**Exercise goal**.
Please reproduce the records starting at the line containing "Selecting from the" and ending at the last line of the records, swapping "military truck" for "army truck" and changing nothing else.

━━━ Records shown ━━━

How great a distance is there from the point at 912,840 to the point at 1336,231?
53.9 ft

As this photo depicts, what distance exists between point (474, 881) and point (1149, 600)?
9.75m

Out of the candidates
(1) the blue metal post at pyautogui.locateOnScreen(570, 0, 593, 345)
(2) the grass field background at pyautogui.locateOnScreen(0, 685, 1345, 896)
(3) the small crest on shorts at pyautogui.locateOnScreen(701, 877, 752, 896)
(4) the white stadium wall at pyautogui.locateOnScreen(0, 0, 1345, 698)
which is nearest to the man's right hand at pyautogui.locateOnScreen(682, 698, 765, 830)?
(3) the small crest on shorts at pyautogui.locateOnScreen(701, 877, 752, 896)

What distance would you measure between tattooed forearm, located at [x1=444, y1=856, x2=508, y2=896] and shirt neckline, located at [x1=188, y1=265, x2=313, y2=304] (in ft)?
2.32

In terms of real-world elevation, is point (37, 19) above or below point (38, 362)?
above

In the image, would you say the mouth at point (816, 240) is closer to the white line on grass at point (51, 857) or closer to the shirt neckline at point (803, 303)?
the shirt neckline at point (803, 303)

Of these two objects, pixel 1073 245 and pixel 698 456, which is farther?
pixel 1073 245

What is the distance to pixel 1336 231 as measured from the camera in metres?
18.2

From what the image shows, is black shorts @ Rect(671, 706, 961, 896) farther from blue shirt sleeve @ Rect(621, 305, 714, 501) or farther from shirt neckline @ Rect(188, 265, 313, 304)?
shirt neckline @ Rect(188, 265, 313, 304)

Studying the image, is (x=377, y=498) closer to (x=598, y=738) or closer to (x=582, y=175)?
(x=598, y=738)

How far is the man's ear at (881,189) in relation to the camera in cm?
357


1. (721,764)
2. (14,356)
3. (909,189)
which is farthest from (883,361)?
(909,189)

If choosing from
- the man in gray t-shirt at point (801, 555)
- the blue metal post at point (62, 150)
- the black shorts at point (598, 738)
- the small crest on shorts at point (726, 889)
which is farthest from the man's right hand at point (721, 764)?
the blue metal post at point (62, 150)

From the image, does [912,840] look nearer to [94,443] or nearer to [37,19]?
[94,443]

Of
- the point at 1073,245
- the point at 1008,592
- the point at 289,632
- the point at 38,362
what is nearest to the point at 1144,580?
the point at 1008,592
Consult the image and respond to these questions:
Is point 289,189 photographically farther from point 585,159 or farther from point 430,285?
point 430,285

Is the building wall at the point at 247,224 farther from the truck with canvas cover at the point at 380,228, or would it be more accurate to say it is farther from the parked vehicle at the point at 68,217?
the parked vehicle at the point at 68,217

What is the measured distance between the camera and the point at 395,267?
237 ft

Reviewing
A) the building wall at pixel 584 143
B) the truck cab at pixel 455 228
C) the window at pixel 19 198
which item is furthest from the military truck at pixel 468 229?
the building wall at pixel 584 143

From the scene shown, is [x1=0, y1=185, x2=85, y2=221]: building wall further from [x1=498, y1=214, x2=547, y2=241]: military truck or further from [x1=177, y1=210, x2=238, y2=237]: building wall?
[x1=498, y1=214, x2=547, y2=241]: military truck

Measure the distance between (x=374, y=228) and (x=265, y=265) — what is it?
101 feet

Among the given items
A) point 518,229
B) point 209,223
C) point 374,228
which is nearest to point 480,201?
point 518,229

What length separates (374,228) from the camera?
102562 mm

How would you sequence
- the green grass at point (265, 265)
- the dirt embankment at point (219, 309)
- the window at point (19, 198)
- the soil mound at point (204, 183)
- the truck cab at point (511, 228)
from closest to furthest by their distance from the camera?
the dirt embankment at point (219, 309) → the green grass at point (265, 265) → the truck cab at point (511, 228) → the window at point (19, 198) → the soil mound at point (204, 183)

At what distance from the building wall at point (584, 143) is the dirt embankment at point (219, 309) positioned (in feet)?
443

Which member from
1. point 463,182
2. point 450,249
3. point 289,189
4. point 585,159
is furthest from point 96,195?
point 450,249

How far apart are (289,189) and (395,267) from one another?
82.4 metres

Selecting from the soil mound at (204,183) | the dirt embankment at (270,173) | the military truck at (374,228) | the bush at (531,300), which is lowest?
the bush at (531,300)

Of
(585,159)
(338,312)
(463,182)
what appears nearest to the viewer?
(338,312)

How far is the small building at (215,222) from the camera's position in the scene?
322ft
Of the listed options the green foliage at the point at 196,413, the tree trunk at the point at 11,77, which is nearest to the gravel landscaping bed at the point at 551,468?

━━━

**The result**.
Selecting from the soil mound at (204,183) | the dirt embankment at (270,173) | the army truck at (374,228) | the bush at (531,300), which is lowest?
the bush at (531,300)

Of
(585,159)
(338,312)
(463,182)
what appears nearest to the viewer?
(338,312)

How far is the small building at (215,222) from the camera's position in the scene?
322ft
Of the listed options the green foliage at the point at 196,413, the tree trunk at the point at 11,77, which is nearest to the gravel landscaping bed at the point at 551,468?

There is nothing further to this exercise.